Package with "big" data - how should I make data set available and conform to CRAN's requirements?

Hi everyone,

I am developing a package with a data set I scraped from a website and I would like to make it available on CRAN.

However, the compressed data is already higher then 30 mb.

I was wondering, what would be the recommended way to include the data in my package?

My idea was host to the data on Github, for example, and then have a function in the package to download the data file. However, I have no idea if this is a recommend practice in these types of situations.

Thank you for the help!

1 Like

When facing a similar issue I resolved it in the way you describe (i.e. a hosting the dataset online - Amazon S3 in my case - and having a function serve it).

In my case this was suggested by CRAN maintainers themselves (in a comment along the lines "take your huge data elsewhere" :slight_smile: )

Some things for your consideration:

  • it is likely the dataset will be downloaded a lot, even for niche packages (a lot of CRAN traffic is CI testing), this may impact your choice of hosting provider
  • CRAN does not really care where your external data is stored, but expects you to access it via https
  • CRAN discourages you from caching the dataset locally (tempdir is OK, but that is the limit)
  • bear in mind that utils::download.file() can have platform related issues, resulting in your file being unreadable; I have found curl::curl_download() more reliable (your mileage may vary)
5 Likes

Thank you very much for your response.

Also, thanks for the very useful advice. I had no idea about utils::download.file() could be problematic, for example.

1 Like

Glad to be of service!

I have only learned about the download.file issues myself the hard way = by having a download fail for a package already released (I am on Linux and the specifics of Windows are sometimes lost on me).
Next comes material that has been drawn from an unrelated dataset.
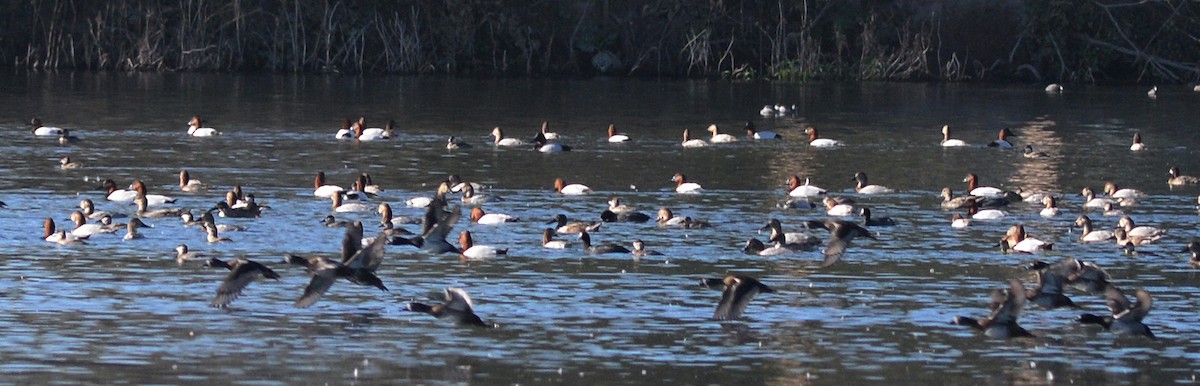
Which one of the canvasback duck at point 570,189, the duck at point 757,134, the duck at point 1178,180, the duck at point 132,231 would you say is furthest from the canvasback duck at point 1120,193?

It can be tweaked by specifying the method and mode arguments of the function call (instead of relying on auto mode), but having got burned I opted for cURL instead.

2 Likes

This topic was automatically closed 7 days after the last reply. New replies are no longer allowed.

Two other ideas from a recent blog post I wrote on the R-hub blog.

2 Likes

Thank you for your response! Very useful! I ended up setting a remote installation function that the user calls when the package is installed.

2 Likes